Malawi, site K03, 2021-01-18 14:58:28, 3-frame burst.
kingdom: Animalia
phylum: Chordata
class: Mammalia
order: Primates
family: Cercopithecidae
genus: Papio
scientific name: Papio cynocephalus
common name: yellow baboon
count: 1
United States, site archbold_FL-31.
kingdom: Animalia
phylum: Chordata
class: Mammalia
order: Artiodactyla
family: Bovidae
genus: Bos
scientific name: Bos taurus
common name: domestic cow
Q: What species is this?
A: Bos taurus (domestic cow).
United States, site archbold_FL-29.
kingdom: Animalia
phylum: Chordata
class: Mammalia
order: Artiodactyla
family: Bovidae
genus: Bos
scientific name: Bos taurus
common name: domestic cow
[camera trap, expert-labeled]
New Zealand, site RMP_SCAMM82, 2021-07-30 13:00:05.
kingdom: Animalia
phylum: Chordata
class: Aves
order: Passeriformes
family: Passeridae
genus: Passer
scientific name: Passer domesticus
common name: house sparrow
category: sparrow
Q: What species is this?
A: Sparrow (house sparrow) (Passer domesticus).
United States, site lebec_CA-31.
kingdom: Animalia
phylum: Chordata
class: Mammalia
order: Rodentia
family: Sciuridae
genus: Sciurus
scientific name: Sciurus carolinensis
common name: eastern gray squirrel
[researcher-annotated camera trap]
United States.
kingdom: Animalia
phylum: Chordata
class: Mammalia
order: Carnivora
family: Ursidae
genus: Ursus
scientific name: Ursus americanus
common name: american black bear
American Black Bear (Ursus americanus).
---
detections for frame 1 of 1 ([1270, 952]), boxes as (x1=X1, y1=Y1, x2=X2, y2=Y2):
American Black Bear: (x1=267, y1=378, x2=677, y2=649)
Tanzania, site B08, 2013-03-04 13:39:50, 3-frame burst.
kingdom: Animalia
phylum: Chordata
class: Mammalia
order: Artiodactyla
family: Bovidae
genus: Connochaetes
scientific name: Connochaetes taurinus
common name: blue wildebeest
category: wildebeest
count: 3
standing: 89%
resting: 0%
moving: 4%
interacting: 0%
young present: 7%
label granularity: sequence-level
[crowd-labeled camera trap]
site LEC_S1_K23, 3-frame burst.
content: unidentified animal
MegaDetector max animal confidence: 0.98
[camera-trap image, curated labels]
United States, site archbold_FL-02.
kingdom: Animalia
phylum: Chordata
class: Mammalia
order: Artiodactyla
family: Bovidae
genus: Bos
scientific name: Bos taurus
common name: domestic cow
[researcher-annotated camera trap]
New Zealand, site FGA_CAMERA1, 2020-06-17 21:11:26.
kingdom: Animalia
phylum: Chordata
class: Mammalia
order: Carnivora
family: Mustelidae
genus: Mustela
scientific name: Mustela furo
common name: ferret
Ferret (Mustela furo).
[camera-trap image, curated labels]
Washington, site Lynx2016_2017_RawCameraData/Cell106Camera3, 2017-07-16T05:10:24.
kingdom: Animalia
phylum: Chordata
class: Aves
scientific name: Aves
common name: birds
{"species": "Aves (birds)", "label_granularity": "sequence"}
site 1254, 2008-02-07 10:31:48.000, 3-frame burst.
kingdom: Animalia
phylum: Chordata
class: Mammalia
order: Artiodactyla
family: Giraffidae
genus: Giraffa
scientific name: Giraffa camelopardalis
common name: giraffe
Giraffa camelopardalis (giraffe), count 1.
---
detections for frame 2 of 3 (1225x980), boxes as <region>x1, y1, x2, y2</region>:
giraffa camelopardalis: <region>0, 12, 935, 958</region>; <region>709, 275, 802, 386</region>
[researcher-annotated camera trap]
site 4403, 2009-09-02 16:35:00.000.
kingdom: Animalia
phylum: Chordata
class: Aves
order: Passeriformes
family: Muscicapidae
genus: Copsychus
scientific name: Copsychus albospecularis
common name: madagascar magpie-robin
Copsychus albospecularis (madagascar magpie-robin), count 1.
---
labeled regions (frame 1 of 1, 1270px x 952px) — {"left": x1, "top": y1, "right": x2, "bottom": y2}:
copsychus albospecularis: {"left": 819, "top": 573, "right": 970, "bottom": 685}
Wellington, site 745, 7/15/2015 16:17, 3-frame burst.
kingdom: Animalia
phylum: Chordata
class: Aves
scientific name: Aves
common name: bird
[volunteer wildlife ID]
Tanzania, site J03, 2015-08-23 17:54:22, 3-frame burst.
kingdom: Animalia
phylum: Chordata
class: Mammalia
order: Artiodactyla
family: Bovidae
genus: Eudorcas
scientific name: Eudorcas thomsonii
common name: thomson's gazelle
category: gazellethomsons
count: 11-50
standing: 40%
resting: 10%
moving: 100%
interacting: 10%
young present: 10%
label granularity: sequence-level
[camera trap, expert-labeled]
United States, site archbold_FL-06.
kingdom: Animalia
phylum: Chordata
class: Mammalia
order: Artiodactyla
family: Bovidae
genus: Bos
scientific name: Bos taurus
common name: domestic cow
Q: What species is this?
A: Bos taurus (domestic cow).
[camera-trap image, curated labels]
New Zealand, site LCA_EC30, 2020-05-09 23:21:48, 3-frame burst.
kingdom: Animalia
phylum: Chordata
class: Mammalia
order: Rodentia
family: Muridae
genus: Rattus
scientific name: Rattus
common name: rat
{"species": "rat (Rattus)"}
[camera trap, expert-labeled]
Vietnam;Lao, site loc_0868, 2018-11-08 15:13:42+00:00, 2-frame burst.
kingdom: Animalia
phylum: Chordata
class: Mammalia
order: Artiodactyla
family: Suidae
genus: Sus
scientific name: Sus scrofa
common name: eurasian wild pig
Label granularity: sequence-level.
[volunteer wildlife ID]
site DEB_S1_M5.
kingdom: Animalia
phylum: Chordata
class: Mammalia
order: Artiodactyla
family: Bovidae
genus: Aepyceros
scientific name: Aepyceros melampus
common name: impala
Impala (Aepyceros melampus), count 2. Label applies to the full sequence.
================
* [PROBLEM REQUIREMENTS]:
Using only the listing above, restate exactly the lines from the line containing "[crowd-labeled camera trap]" through the line containing "Wellington, site 745, 7/15/2015", both included.

* [THE ANSWER]:
[crowd-labeled camera trap]
site LEC_S1_K23, 3-frame burst.
content: unidentified animal
MegaDetector max animal confidence: 0.98
[camera-trap image, curated labels]
United States, site archbold_FL-02.
kingdom: Animalia
phylum: Chordata
class: Mammalia
order: Artiodactyla
family: Bovidae
genus: Bos
scientific name: Bos taurus
common name: domestic cow
[researcher-annotated camera trap]
New Zealand, site FGA_CAMERA1, 2020-06-17 21:11:26.
kingdom: Animalia
phylum: Chordata
class: Mammalia
order: Carnivora
family: Mustelidae
genus: Mustela
scientific name: Mustela furo
common name: ferret
Ferret (Mustela furo).
[camera-trap image, curated labels]
Washington, site Lynx2016_2017_RawCameraData/Cell106Camera3, 2017-07-16T05:10:24.
kingdom: Animalia
phylum: Chordata
class: Aves
scientific name: Aves
common name: birds
{"species": "Aves (birds)", "label_granularity": "sequence"}
site 1254, 2008-02-07 10:31:48.000, 3-frame burst.
kingdom: Animalia
phylum: Chordata
class: Mammalia
order: Artiodactyla
family: Giraffidae
genus: Giraffa
scientific name: Giraffa camelopardalis
common name: giraffe
Giraffa camelopardalis (giraffe), count 1.
---
detections for frame 2 of 3 (1225x980), boxes as <region>x1, y1, x2, y2</region>:
giraffa camelopardalis: <region>0, 12, 935, 958</region>; <region>709, 275, 802, 386</region>
[researcher-annotated camera trap]
site 4403, 2009-09-02 16:35:00.000.
kingdom: Animalia
phylum: Chordata
class: Aves
order: Passeriformes
family: Muscicapidae
genus: Copsychus
scientific name: Copsychus albospecularis
common name: madagascar magpie-robin
Copsychus albospecularis (madagascar magpie-robin), count 1.
---
labeled regions (frame 1 of 1, 1270px x 952px) — {"left": x1, "top": y1, "right": x2, "bottom": y2}:
copsychus albospecularis: {"left": 819, "top": 573, "right": 970, "bottom": 685}
Wellington, site 745, 7/15/2015 16:17, 3-frame burst.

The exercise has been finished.